Because of the dilution involved, and as a vestige of the hot toddy’s therapeutic reputation for flagging constitutions, strongly flavored spirits are preferred in constructing the drink. Nineteenth-century papers in Scotland and England advertised “toddy whisky”—that is, robust malt whisky ideally suited for toddy making (in America, before the 1890s virtually the only way scotch whisky was consumed was in “Hot Scotches,” as scotch-whisky toddies were called). Pot-stilled whisky, brandy, and rum (especially Jamaican rum) are toddy stalwarts of ancient renown. Malty genever makes a respectable toddy, while a hot gin toddy (known occasionally as a “Cockroach”) has enjoyed some traction in America. Although vodka toddies exist as a theoretical possibility, the relative neutrality of the spirit plays to the strengths of neither the vodka nor the toddy.
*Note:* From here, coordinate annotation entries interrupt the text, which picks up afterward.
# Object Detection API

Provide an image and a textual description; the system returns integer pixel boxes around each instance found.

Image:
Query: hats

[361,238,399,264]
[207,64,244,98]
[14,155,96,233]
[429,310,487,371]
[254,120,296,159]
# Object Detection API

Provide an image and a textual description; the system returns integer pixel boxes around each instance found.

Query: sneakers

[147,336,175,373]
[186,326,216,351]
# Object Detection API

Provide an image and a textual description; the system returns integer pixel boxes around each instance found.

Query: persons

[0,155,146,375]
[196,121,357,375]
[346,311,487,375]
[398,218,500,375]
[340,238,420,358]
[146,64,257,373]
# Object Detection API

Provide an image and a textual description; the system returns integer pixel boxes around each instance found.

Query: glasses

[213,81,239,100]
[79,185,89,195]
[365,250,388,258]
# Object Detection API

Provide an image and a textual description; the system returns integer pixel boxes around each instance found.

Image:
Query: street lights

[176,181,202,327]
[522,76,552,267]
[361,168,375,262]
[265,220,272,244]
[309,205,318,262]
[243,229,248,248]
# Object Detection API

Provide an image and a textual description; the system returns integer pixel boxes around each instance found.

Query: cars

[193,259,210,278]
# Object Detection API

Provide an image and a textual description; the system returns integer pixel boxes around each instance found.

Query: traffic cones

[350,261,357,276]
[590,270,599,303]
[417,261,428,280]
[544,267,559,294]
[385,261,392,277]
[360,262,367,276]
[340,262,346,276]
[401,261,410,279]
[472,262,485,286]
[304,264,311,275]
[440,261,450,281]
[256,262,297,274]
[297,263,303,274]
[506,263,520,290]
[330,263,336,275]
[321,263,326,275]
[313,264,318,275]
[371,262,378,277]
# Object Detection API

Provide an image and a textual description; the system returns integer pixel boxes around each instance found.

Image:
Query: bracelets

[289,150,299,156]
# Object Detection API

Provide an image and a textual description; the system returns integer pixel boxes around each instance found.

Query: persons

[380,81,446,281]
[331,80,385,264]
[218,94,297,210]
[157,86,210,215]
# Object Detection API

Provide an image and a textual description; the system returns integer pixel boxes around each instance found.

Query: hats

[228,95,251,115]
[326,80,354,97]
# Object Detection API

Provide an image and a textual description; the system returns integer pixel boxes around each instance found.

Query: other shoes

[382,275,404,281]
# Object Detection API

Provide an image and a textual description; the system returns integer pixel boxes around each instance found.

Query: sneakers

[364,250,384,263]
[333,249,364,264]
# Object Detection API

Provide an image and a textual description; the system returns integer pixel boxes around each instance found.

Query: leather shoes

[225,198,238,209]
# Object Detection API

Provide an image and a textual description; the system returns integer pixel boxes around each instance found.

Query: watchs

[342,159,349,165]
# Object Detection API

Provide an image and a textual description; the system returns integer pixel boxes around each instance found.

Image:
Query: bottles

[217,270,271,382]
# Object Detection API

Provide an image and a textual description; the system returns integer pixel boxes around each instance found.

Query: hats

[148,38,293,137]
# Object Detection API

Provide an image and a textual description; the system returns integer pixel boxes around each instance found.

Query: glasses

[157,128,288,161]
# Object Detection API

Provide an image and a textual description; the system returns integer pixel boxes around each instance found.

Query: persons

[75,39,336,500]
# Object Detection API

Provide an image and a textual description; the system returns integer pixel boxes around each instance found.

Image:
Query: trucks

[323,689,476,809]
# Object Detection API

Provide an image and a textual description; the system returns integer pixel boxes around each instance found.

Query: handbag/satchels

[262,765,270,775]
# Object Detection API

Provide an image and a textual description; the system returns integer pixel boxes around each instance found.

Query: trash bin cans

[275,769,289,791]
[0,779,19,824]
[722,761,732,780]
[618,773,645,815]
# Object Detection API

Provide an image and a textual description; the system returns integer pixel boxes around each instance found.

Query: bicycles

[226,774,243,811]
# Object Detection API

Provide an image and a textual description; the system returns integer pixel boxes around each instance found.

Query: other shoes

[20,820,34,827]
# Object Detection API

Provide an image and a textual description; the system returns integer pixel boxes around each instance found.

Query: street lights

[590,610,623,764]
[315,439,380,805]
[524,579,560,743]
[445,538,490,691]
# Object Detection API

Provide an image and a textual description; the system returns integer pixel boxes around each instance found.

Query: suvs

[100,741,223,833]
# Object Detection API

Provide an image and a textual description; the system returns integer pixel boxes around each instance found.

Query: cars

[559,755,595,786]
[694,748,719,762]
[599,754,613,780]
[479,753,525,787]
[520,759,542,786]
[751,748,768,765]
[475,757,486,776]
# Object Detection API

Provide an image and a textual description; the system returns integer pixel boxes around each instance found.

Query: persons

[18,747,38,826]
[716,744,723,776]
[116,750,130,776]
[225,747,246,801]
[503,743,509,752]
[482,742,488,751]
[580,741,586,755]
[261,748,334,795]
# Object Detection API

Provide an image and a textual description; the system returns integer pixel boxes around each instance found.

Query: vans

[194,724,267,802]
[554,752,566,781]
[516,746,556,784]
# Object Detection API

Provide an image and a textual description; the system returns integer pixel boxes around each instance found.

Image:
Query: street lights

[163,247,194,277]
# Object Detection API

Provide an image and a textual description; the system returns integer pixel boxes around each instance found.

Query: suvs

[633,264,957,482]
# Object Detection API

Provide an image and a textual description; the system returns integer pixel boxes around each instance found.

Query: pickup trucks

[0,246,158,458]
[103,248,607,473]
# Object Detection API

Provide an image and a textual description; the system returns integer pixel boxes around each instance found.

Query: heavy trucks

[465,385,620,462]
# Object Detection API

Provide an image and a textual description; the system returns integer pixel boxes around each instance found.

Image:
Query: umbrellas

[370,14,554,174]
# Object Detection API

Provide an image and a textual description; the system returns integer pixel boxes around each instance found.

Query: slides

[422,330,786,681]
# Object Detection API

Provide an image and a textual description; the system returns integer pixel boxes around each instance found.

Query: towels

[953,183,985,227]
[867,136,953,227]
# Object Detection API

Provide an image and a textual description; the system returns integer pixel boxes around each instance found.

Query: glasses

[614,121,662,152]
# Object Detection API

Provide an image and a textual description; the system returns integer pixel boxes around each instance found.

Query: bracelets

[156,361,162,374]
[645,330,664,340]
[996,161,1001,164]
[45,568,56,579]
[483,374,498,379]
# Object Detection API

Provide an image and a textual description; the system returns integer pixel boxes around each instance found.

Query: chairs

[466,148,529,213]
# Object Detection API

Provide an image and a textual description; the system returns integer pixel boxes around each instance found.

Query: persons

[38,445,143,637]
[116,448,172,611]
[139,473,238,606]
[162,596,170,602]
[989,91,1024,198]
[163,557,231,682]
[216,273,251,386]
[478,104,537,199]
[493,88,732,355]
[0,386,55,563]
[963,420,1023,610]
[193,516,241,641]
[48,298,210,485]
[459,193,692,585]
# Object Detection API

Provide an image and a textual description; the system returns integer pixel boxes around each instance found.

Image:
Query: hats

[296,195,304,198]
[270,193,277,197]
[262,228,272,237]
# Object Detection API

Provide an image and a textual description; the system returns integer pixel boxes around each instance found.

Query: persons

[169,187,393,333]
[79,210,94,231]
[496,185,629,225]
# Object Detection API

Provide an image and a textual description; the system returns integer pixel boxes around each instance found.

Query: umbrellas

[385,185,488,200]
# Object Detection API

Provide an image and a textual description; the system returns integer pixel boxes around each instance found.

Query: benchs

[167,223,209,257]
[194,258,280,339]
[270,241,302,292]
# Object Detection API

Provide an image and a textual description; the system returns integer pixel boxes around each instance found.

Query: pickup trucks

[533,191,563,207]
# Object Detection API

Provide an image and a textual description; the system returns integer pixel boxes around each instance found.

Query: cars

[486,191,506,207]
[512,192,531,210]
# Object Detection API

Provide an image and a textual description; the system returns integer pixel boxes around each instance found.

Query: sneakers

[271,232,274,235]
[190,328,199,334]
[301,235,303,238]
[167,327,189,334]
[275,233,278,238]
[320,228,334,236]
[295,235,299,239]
The toddy has lent itself to endless other variations over the centuries. Drinkers who may favor one spirit over others or who feel that the drink would be improved adding or substituting ingredients, such as cider for the water, have given rise to national, regional, and idiosyncratic expressions. That this polymorphous concoction remains in circulation under a roster of assumed names and with unorthodox constituents is testament to its enduring popularity. The bare-fisted tripartite toddy exists today alongside modern interpretations that take the concept well beyond its original ingredients to include fruit juices, teas, and spices arguably more at home in juleps and punch. In the eastern United States, especially in Pennsylvania, Maryland, and adjacent areas, a specimen known as Apple Toddy, which includes roasted apple and whisky, rum, or brandy, has been enjoyed for over two hundred years. Twenty-first-century examples may include mezcal or other strongly flavored spirits or even liqueurs such as rock and rye, with sweetness adjusted to taste.
Recipe (Scotch Whisky Toddy): Rinse an earthenware mug with boiling water. Add 1 barspoon (5 ml) demerara sugar and a swatch of thin-cut lemon peel. Add 30 ml boiling water and stir to dissolve the sugar. Add 60 ml single malt scotch and finish with another 30 ml boiling water.
See also rock and rye.
Aberdeen Journal, and General Advertiser for the North of Scotland, December 20, 1865, 3.
Lloyd’s Weekly Newspaper (London), September, 5, 1858, 1.
Morgenthaler, Jeffrey. “Hot Toddies suck-long live the Hot Toddy.” Jeffrey Morgenthaler website, February 7, 2014.
“To the Publisher of the News-Letter.” New-York Gazette, July 30, 1750, 2.
“Toddy Lifter.” Philadelphia Museum of Art. https://www.philamuseum.org/collections/permanent/106281.html (accessed June 3, 2021).
The Trials of Samuel Goodere, Esq., etc. London: 1741.